Guess I shouldn't expect big things from this species.


----------



## DefStatic (Feb 19, 2013)

All I can say is good luck! At least you planted it right LOL.

Its a slow grower.


----------



## 10gallonplanted (Oct 31, 2010)

Why not just stick with Java lol


----------



## Sharpchick (Feb 17, 2013)

10gallonplanted said:


> Why not just stick with Java lol


Because I was given the plant as a gift, and I can't stand to throw good plants away.


----------



## DefStatic (Feb 19, 2013)

Sharpchick said:


> Because I was given the plant as a gift, and I can't stand to throw good plants away.


I think it is a fine plant, but I have read mixed results on it. Some say it is aquatic, some say it is not. I think it is a great looking plant. my LFS just got some more in that look even better than the ones I got, wish I could swith out. I think they look nice.

Mine is neither growing or rotting right now. Although I swear I have one new growth on one of them, but as soon as I noticed it, it stopped LOL.


----------



## 10gallonplanted (Oct 31, 2010)

Oh a gift! I thought you purchased it.


----------



## Indian fern (Jul 16, 2012)

it is aquatic. It is Bolbitis heterolicta. Sorry if mispelled. It is found in indonesia both emersed and submerged.


----------



## Shawn123 (Jan 24, 2013)

Is yours not doing well? Looks good in the pic. Mine does well in a similar situation to yours...on driftwood near the filter overflow. I dose flourish 4x a week and api leaf zone once a week. Had since jan or feb and it has put out leaves and roots steadily.


----------



## Sharpchick (Feb 17, 2013)

Shawn123 said:


> Is yours not doing well? Looks good in the pic. Mine does well in a similar situation to yours...on driftwood near the filter overflow. I dose flourish 4x a week and api leaf zone once a week. Had since jan or feb and it has put out leaves and roots steadily.


Mine has put out lots of roots. Not so much for new leaves. 

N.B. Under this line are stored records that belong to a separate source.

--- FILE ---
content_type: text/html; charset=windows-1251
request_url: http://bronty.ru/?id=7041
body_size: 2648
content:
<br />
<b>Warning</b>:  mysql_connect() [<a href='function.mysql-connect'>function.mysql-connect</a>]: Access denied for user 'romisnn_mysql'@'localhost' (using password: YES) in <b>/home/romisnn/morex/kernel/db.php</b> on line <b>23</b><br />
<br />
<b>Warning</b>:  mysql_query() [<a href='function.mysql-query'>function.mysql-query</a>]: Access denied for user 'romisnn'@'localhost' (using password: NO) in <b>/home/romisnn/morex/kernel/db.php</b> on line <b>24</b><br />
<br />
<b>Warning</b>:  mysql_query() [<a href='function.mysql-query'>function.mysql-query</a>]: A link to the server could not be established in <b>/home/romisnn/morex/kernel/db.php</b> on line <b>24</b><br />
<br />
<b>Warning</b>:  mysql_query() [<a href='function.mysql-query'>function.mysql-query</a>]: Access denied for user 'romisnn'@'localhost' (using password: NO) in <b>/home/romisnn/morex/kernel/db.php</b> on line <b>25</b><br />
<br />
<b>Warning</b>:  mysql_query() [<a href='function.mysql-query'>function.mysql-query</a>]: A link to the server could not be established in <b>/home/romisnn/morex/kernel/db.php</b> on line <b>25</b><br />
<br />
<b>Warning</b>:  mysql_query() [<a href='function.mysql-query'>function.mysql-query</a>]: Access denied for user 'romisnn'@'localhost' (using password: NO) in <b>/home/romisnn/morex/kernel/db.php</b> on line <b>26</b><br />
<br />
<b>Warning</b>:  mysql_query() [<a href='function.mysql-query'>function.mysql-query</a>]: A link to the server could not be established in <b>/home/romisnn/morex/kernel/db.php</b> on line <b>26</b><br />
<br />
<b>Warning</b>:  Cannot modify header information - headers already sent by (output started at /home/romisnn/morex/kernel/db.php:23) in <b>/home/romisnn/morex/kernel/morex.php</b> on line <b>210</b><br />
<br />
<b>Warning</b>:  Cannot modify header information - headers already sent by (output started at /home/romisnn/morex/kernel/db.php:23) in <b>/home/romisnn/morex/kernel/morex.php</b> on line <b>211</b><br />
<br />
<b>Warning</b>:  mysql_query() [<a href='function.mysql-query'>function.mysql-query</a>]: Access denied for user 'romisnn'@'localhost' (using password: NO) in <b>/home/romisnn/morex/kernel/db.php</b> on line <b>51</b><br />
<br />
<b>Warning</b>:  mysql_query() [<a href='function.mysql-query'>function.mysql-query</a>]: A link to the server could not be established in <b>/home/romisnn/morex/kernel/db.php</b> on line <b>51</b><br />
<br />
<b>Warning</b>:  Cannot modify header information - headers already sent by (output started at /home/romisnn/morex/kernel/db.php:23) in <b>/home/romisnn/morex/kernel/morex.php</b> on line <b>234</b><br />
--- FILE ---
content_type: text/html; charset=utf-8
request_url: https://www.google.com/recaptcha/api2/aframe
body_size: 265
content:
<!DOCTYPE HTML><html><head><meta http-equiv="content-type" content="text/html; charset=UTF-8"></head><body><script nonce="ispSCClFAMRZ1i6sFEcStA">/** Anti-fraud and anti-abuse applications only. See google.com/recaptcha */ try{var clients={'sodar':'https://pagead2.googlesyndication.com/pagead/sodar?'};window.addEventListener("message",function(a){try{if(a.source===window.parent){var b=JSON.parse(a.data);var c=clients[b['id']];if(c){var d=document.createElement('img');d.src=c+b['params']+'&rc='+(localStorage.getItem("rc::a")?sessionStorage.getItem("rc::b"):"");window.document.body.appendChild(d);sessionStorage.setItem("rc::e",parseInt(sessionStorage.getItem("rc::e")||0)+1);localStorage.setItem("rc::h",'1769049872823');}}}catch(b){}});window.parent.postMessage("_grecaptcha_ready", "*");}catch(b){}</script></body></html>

There's nothing wrong with it - it has good color, and hasn't lost any leaves. Just growing v-e-r-y slowly.


----------



## Kathyy (Feb 22, 2010)

Mine grew but it looked sort of desperate, just sprouted a few leaves then each new leaf grew new plants and the roots didn't cling to the wood and were sparse, long and stringy. Not a very attractive growth pattern. The pinnate leaved baby plant has vanished, I think the plant is now gone from the tank as I pulled all but that baby plant out.


----------